As home prices climb, it’s become increasingly difficult for many first-time homebuyers to save for a down payment. And some may be wondering if they should cut back on their retirement savings so they can afford to buy a house.
For example, Seattle newlyweds Cindy and Jack are struggling to save money for a down payment on a home while also saving for retirement. So, they’re wondering if they should cut back on their 401(k) contributions, at least for a while, to build up their house fund.
The couple, both aged 29, are off to a good financial start. While they’re struggling to save, they have no credit card debt, they’ve built up a six-month emergency fund and their combined 401(k) balances total about $100,000. They’re currently contributing about 25% of their income to their respective 401(k) plans and putting away whatever’s left at the end of the month toward a down payment.

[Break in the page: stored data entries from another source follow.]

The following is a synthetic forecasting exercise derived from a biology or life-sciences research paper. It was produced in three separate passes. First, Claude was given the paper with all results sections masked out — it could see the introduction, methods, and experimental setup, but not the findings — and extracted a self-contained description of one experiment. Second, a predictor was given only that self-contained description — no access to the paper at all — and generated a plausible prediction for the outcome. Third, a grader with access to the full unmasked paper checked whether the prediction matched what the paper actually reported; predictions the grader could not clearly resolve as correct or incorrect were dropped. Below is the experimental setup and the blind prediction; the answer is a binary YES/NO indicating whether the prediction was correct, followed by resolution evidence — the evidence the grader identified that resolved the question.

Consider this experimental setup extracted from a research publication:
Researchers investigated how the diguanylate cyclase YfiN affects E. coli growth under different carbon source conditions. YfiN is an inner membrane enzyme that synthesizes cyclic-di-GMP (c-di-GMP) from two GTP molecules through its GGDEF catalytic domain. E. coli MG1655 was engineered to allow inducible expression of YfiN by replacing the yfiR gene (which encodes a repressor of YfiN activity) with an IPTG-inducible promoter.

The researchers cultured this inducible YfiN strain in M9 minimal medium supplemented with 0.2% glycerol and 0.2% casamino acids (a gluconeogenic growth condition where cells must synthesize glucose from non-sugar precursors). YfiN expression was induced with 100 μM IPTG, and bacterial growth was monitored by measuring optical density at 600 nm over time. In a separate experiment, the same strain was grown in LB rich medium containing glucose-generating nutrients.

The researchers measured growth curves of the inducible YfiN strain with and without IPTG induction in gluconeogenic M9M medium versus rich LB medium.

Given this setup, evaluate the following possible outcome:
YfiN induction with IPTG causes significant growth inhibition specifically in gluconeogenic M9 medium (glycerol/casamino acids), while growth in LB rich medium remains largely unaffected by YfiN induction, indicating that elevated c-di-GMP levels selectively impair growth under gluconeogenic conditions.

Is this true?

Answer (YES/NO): YES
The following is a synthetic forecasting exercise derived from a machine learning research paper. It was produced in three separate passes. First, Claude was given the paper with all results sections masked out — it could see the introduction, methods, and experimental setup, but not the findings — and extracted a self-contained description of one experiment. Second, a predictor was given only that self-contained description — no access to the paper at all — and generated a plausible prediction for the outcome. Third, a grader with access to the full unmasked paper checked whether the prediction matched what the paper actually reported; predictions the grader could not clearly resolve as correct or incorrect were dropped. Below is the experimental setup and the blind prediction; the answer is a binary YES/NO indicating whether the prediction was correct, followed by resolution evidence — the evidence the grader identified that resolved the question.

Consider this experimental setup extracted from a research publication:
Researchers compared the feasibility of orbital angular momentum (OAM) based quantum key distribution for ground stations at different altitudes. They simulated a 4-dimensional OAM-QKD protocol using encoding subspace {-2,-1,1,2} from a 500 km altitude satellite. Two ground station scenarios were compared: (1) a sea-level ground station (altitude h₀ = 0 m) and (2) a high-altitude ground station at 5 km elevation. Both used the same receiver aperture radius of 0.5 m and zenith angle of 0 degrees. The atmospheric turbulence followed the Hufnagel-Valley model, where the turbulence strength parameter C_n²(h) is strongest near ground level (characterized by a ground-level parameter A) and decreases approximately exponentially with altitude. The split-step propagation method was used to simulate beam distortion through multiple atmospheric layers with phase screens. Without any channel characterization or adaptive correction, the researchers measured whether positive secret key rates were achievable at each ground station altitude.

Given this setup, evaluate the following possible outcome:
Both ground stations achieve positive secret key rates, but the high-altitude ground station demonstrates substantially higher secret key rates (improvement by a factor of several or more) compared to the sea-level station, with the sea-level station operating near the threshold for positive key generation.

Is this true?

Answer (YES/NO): NO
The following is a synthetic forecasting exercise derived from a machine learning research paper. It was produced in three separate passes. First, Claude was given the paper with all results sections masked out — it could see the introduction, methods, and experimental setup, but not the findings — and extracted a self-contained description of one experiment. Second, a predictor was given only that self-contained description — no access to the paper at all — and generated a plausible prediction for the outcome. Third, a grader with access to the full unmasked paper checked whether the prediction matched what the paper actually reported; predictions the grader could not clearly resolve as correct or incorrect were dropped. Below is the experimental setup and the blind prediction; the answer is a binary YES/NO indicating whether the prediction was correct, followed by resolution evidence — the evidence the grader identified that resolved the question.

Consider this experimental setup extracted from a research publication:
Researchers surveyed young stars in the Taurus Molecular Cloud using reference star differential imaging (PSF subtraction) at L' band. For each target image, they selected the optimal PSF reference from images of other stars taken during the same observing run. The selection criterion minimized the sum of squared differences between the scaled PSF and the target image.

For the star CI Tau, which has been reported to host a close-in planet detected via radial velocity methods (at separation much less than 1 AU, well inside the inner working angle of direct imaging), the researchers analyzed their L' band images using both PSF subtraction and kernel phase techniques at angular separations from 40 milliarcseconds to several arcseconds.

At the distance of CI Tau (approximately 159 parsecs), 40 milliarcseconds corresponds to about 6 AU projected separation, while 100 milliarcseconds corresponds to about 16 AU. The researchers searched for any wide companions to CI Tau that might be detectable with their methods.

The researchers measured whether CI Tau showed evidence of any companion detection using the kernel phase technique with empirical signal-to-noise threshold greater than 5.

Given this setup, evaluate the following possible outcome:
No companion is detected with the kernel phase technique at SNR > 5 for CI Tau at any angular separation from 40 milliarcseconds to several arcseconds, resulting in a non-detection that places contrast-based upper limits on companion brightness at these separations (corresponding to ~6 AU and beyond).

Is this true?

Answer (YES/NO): YES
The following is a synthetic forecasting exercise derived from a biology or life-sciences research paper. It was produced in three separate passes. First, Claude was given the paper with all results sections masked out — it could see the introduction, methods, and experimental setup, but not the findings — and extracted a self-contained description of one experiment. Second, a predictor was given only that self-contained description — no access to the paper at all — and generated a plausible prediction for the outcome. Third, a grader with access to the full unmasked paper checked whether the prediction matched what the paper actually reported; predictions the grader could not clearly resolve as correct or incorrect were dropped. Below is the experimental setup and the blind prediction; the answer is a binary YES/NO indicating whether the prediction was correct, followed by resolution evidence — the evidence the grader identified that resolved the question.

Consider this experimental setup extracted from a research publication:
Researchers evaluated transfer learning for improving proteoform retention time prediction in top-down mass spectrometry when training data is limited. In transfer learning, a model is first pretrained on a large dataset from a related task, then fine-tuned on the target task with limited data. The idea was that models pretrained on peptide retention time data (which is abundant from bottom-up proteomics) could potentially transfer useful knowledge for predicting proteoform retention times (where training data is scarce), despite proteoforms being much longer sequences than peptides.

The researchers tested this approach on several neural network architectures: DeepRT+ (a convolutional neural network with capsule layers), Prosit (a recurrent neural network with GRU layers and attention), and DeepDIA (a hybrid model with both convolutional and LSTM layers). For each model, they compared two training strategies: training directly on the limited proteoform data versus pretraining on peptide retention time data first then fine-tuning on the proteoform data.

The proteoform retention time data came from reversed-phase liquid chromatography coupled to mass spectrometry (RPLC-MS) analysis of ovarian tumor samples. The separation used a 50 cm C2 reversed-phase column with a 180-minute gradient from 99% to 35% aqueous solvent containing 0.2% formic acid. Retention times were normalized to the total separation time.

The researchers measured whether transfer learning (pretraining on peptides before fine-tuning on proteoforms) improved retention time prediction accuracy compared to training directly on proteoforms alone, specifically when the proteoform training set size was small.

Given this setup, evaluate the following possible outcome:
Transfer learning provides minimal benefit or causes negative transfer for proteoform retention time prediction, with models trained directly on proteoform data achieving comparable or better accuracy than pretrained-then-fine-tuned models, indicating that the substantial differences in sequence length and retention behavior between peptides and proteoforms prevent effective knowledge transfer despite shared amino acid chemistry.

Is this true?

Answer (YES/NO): NO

But their house fund is a long way from what they think they’ll need for a down payment — pushing their dreams of homeownership much further into the future.
Housing affordability crisis
It’s increasingly difficult for first-time homebuyers in America to save for a down payment. Prices have increased more than 50% over the past five years, as measured by the S&P CoreLogic Case-Shiller U.S. National Home Price Index. At the same time, real median U.S. household income remained relatively stagnant from 2019 to 2023, according to government data.
A commonly cited benchmark for housing to be affordable is that no more than 30% of your household income should go toward housing costs. Once you’re spending more than that, you may be deemed cost-burdened. In 2023, 27.1% of U.S. households with a mortgage were considered cost-burdened, according to Pew Research Center.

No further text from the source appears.